Les aménagements hydrauliques :

                Un projet d’aménagement hydraulique de l’Aude aval, destiné à lutter contre les crues, établi en 1984, prévoyait un très important recalibrage de la rivière, complété par des gros ouvrages ponctuels : en amont un canal de dérivation de l’Aude contournant l’agglomération de Coursan, en aval un pont-barrage antisel et des digues en mer. Devant les réactions hostiles, ce recalibrage est remplacé en 1985 par le projet d’un grand canal dérivant les crues vers l’étang de Vendres. Des ouvrages « ponctuels »,  chenal de dérivation de Coursan et élargissement du débouché de l’Aude en mer, sont hélas réalisés sans cohérence d’ensemble de 1988 à 1991, malgré un contre projet des Associations appuyé par des manifestations.

           

            Puis la Communauté Européenne se retire du financement du reste du projet, et le Ministère de l’Environnement exige une étude sur l’impact de la dérivation des crues vers l’étang de Vendres. Celle-ci montre que l’étang serait rapidement comblé par les alluvions et que le biotope serait gravement atteint. La Déclaration d’Utilité Publique des travaux n’en est pas moins prononcée, puis prorogée en 1992, et des crédits lui sont affectés. Mais PEGASE attaque cette prolongation et obtient son annulation en 1994.

 

            L’Administration décide en 1996 de faire reprendre l’étude de l’ensemble du problème de l’aménagement hydraulique. Celle-ci prévoyait de protéger les îlots d’habitations existants par des endiguements localisés, de déverser l’excédent de débit des crues dans les zones agricoles, d’améliorer le réseau d’évacuation de ces eaux après crues. Mais elle préconisait en outre un retalutage généralisé des berges de l’Aude, en principe pour éviter leur effondrement, mais aussi pour effectuer un certain recalibrage. Cela aurait détruit pour longtemps sa ripisylve. PEGASE y était donc hostile.
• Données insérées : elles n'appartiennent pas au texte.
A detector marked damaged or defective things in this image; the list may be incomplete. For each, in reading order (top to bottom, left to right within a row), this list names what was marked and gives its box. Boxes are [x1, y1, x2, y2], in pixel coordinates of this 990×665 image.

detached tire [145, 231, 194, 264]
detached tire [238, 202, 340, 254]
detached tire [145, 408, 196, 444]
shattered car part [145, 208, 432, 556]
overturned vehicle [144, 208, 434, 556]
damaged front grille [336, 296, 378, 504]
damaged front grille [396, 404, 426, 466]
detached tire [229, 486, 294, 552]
L’Association a mené une vigoureuse campagne de presse en 1998 conjointement avec d’autres Associations et avec les Coopératives viticoles concernées pour faire annuler le projet de retalutage et le remplacer par des réfections de berges localisées.

 

         PEGASE a poursuivi ses efforts en intervenant à plusieurs reprises auprès du Ministère de l’Environnement. Deux Missions d’Inspecteurs Généraux de l’Environnement se sont alors succédées sur place, en 2003 et 2005. A leur terme, les esprits se sont faits à l’idée que la protection des habitations n’impose nullement le recalibrage de l’Aude. Le projet définitif des travaux d’aménagement hydraulique de l’Aude, qui est actuellement en cours de réalisation, est satisfaisant car il ne comporte plus ni recalibrage, ni dérivation, ni retalutage, comme le demandait PEGASE.

 

L’assèchement de zone humide :

            Un projet d’assèchement d’une zone humide au cœur du biotope d’une espèce emblématique et très protégée de la Basse Plaine de l’Aude, la Pie grièche à poitrine rose, est établi en 1989. PEGASE le dénonce, mais le projet connaît un début de réalisation sur un premier ilot de 25 ha.

            PEGASE saisit alors en 1991 la Commission Européenne, qui porte plainte contre la France. La poursuite de l’assèchement de cette zone humide est définitivement abandonnée.